Write exactly, with no line omitted or added, the span beginning at the line that holds "this 880×657 image." and ending at the last line of the records.

** Opening Entries shown block **

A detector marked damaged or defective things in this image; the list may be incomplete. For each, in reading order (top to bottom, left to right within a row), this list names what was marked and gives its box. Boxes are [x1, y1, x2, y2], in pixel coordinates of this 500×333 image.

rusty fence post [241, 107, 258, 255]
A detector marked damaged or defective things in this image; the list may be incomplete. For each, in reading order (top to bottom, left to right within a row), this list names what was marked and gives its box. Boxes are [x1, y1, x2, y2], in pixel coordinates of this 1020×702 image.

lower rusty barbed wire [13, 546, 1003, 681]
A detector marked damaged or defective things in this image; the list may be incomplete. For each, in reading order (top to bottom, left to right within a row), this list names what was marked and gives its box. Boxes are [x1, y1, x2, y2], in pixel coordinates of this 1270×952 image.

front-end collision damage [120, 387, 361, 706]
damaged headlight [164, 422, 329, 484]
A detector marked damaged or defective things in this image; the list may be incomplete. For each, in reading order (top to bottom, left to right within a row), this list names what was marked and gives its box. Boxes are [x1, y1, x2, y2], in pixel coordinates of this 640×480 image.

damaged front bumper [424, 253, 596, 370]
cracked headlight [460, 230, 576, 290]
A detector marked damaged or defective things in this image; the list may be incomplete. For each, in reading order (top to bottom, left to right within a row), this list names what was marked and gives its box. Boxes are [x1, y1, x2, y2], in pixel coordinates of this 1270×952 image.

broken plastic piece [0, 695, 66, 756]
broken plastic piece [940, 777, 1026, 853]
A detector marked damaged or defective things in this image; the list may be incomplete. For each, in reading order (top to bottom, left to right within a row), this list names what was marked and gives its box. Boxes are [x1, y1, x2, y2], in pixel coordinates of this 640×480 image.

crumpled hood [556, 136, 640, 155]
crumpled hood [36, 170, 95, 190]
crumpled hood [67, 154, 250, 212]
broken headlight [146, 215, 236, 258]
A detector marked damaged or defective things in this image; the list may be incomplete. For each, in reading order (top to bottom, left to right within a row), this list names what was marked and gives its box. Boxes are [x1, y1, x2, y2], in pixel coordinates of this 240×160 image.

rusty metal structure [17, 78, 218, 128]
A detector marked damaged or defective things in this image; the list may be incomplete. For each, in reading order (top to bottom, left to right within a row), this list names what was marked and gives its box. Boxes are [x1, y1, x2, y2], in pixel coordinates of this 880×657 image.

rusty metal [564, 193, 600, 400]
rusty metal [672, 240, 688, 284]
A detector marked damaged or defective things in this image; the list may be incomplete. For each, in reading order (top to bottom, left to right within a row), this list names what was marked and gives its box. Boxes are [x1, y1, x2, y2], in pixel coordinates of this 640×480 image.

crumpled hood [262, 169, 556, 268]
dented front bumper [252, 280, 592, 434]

** Closing Entries shown block **

Written answer:
A detector marked damaged or defective things in this image; the list may be incomplete. For each, in reading order (top to bottom, left to right within a row), this list names what was marked and gives its box. Boxes are [x1, y1, x2, y2], in pixel coordinates of this 880×657 image.

rusty metal [564, 193, 600, 400]
rusty metal [672, 240, 688, 284]
A detector marked damaged or defective things in this image; the list may be incomplete. For each, in reading order (top to bottom, left to right within a row), this list names what was marked and gives its box. Boxes are [x1, y1, x2, y2], in pixel coordinates of this 640×480 image.

crumpled hood [262, 169, 556, 268]
dented front bumper [252, 280, 592, 434]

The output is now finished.